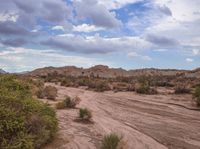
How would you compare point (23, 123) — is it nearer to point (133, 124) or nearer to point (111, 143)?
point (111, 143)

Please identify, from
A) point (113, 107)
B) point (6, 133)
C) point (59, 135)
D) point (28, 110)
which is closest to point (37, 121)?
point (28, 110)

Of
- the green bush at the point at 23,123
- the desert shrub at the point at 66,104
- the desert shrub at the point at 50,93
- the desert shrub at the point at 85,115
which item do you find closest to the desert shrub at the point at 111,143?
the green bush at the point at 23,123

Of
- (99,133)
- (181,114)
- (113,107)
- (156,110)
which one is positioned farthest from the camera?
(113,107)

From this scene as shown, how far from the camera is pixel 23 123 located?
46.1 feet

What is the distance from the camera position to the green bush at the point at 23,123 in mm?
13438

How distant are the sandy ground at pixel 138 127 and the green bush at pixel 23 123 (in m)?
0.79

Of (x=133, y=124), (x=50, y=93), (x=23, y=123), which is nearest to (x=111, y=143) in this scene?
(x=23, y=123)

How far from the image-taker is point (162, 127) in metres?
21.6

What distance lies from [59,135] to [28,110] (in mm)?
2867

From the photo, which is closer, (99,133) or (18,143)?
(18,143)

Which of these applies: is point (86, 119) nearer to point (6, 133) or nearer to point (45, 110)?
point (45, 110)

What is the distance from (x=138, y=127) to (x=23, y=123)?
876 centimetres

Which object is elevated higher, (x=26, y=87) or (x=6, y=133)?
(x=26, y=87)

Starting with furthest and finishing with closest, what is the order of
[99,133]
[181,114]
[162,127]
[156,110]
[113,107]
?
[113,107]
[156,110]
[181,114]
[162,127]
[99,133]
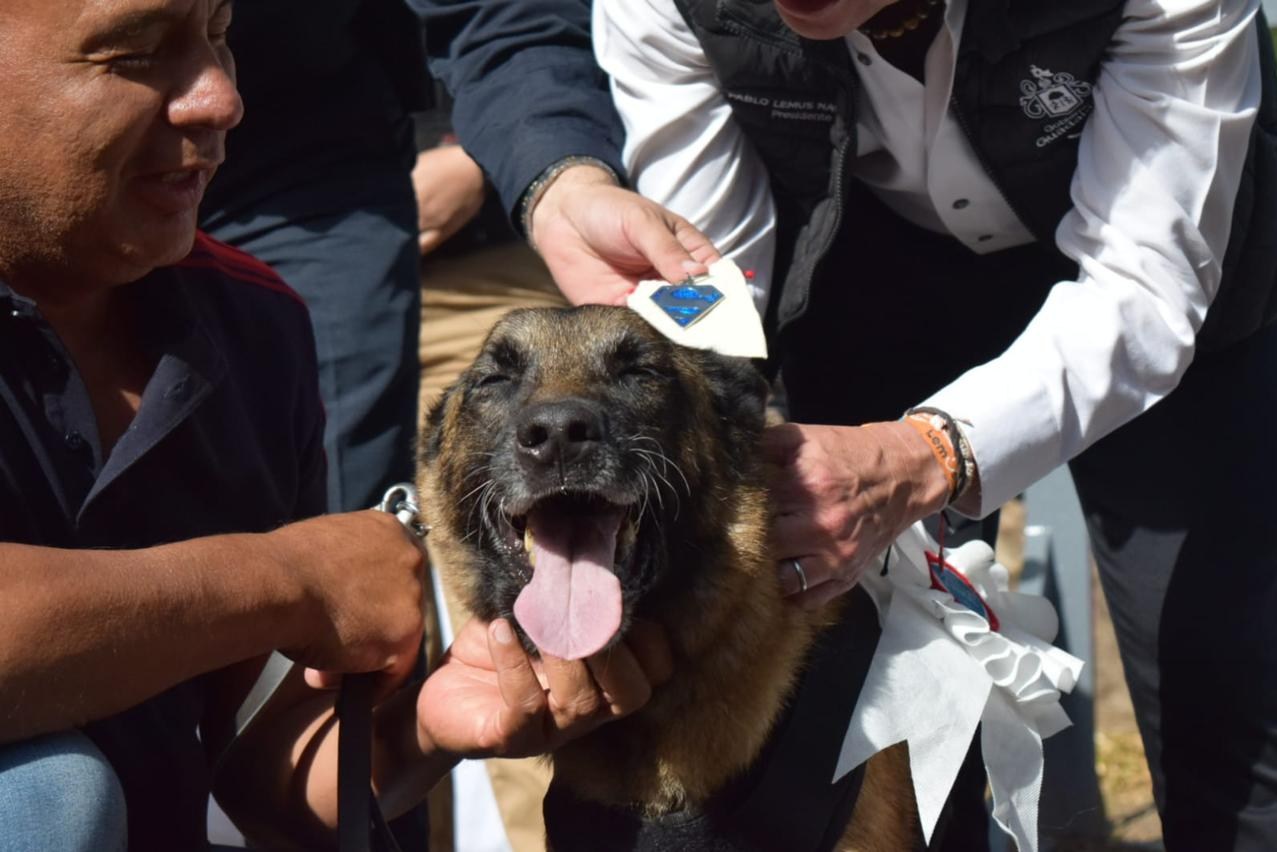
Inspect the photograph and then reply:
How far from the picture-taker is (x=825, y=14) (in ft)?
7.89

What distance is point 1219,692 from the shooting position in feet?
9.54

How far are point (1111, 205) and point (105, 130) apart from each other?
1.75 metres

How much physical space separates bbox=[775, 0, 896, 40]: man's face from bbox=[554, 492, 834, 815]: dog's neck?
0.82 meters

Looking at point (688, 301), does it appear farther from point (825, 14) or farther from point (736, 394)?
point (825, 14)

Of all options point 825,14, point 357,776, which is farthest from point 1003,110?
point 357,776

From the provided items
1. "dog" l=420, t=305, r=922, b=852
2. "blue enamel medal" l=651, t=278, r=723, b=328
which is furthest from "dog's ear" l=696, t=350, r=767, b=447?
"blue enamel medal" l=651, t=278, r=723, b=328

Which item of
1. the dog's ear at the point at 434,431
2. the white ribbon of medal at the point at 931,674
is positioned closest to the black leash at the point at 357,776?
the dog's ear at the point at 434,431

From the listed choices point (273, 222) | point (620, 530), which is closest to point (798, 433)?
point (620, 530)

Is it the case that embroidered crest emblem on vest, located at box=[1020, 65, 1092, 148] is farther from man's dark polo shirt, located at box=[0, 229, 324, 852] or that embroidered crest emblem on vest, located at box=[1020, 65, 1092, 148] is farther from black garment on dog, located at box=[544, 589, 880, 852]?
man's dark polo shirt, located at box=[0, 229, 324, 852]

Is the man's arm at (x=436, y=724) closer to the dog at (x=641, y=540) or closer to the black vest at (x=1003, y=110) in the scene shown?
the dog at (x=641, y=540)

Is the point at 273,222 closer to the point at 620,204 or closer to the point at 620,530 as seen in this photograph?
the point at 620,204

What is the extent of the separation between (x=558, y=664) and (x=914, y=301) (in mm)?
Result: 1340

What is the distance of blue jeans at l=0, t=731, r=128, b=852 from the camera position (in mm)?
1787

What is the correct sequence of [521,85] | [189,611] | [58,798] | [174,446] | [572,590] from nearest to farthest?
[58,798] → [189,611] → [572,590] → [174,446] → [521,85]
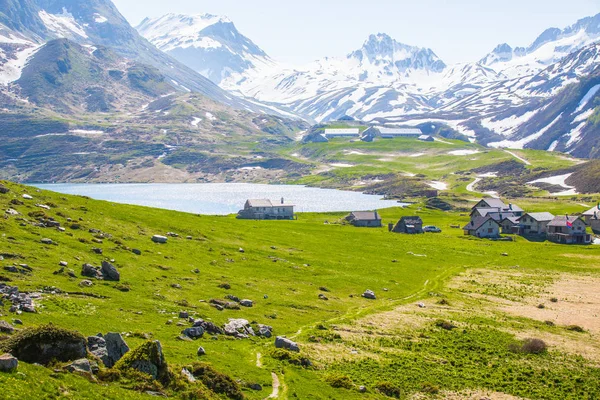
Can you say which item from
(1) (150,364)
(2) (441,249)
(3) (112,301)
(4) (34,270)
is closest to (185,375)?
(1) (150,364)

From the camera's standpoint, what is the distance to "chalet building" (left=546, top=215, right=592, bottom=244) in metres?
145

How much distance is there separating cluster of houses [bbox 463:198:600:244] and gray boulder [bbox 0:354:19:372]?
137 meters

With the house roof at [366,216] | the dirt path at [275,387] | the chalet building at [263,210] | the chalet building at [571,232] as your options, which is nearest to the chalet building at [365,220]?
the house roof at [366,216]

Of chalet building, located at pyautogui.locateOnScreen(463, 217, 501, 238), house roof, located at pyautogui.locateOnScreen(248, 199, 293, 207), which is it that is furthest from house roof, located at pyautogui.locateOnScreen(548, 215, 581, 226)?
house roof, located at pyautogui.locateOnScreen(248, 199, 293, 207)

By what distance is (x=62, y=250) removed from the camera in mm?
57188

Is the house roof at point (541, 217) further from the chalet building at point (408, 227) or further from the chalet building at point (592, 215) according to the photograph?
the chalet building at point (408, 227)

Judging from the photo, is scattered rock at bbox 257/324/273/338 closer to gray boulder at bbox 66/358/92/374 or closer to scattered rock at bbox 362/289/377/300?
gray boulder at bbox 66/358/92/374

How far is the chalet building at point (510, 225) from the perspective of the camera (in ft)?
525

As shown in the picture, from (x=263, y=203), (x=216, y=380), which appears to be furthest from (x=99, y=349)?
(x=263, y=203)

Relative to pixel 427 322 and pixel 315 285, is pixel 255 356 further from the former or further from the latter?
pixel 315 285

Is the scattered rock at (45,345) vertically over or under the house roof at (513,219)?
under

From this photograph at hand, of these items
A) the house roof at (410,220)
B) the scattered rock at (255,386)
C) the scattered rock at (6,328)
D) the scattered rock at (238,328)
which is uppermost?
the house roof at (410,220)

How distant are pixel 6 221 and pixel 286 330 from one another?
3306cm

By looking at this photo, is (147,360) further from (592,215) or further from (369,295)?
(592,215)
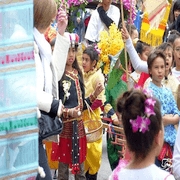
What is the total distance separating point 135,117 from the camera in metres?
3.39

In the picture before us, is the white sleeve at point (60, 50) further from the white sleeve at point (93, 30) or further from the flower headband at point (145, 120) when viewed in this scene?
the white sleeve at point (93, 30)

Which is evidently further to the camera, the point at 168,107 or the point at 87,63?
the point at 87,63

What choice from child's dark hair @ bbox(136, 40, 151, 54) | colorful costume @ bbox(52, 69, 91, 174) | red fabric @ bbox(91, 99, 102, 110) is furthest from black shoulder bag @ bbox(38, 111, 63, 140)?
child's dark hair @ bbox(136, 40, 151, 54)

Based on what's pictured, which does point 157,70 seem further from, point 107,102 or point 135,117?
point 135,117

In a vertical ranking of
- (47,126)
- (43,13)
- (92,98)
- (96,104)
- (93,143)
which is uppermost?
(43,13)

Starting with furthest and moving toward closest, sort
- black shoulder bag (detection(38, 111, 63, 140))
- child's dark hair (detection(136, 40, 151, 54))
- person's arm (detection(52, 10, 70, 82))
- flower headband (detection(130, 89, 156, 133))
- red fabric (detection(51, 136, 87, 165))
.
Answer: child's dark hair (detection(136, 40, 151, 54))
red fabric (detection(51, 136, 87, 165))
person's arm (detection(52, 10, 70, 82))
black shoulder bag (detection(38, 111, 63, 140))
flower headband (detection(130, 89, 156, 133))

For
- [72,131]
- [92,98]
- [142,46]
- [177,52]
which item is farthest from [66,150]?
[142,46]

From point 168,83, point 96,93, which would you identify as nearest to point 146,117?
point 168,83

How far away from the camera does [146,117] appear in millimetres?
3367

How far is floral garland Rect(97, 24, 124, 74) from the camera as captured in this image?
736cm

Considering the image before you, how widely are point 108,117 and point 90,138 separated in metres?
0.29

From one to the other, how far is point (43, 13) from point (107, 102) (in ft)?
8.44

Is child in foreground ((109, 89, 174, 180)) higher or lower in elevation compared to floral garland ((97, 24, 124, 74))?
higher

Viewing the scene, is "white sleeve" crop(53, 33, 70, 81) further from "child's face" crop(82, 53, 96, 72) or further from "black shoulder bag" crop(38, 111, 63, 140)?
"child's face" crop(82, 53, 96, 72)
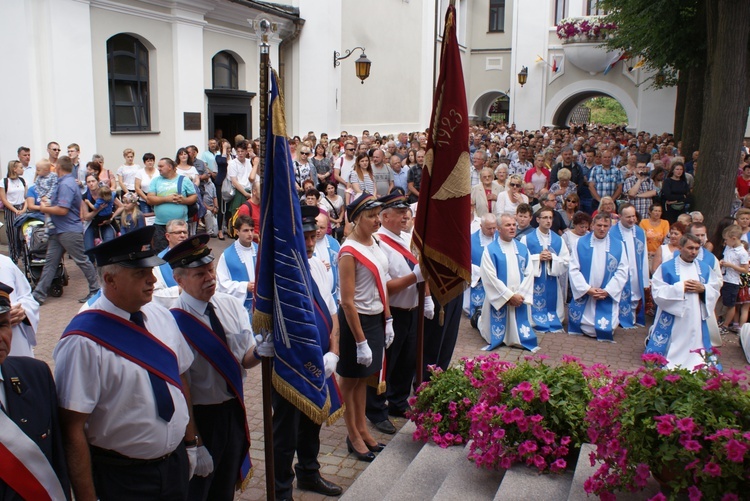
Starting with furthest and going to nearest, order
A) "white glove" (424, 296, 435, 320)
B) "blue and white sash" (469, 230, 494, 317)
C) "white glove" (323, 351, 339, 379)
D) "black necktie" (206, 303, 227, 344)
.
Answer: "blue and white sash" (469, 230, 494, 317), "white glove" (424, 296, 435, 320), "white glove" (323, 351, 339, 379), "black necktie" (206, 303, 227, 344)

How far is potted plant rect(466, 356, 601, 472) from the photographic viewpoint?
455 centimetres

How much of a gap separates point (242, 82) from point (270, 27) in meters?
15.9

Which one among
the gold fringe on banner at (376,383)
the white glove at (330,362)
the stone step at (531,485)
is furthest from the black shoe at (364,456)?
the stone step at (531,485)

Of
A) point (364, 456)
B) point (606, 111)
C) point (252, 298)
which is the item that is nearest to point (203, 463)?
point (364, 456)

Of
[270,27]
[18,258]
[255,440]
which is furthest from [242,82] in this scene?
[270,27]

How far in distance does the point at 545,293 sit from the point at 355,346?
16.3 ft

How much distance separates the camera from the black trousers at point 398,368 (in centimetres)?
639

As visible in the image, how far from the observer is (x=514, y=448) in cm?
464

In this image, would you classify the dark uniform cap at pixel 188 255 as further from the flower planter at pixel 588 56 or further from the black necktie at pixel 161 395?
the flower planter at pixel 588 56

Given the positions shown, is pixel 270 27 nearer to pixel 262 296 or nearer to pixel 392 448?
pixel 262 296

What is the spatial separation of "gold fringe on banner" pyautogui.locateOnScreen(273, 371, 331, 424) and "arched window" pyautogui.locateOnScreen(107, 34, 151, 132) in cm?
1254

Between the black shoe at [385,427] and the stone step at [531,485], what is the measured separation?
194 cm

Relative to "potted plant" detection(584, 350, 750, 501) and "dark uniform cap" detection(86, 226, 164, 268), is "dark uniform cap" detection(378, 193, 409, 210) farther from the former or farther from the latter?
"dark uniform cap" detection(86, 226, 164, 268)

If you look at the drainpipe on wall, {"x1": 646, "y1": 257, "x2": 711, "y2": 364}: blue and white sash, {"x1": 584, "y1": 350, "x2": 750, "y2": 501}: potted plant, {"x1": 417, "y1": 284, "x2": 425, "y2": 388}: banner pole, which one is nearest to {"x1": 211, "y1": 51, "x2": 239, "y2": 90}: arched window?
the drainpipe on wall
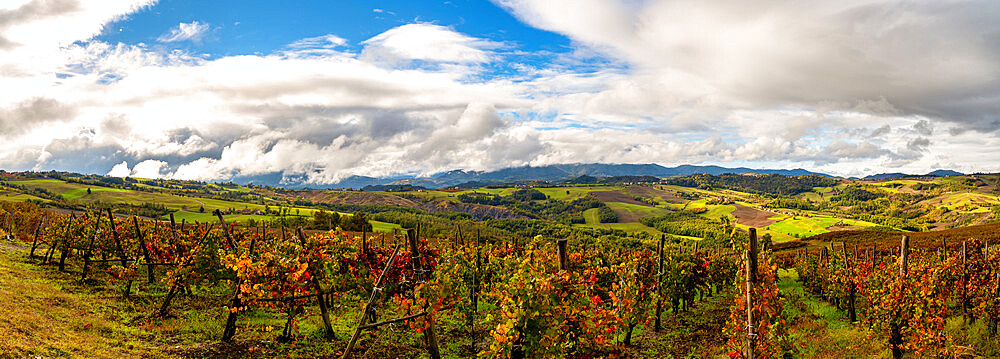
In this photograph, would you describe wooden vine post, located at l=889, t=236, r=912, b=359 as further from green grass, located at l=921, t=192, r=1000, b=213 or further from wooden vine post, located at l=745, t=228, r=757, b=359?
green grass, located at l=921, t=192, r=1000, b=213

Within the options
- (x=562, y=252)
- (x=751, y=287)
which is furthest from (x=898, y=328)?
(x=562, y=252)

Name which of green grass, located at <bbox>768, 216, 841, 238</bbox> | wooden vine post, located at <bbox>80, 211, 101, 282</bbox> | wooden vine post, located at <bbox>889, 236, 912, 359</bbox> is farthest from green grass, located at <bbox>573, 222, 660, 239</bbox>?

*-*-*

_WHAT THE EXERCISE ASKS_: Starting with the line that contains "Inspect the photograph" and going on through the line that contains "0.82 meters", recast that stretch of the material above as a numbered list, leaving out blank lines.

_EXERCISE ANSWER_:
1. Inspect the photograph and then reply:
2. How far from the picture-taker is (x=825, y=14) (in ft)?
3. 7.89
4. What distance is point 1219,692 from the shooting position in feet?
5. 9.54
6. How far are point (1111, 205) and point (105, 130) apart from each other?
7. 1.75 metres
8. How much physical space separates bbox=[775, 0, 896, 40]: man's face from bbox=[554, 492, 834, 815]: dog's neck?
9. 0.82 meters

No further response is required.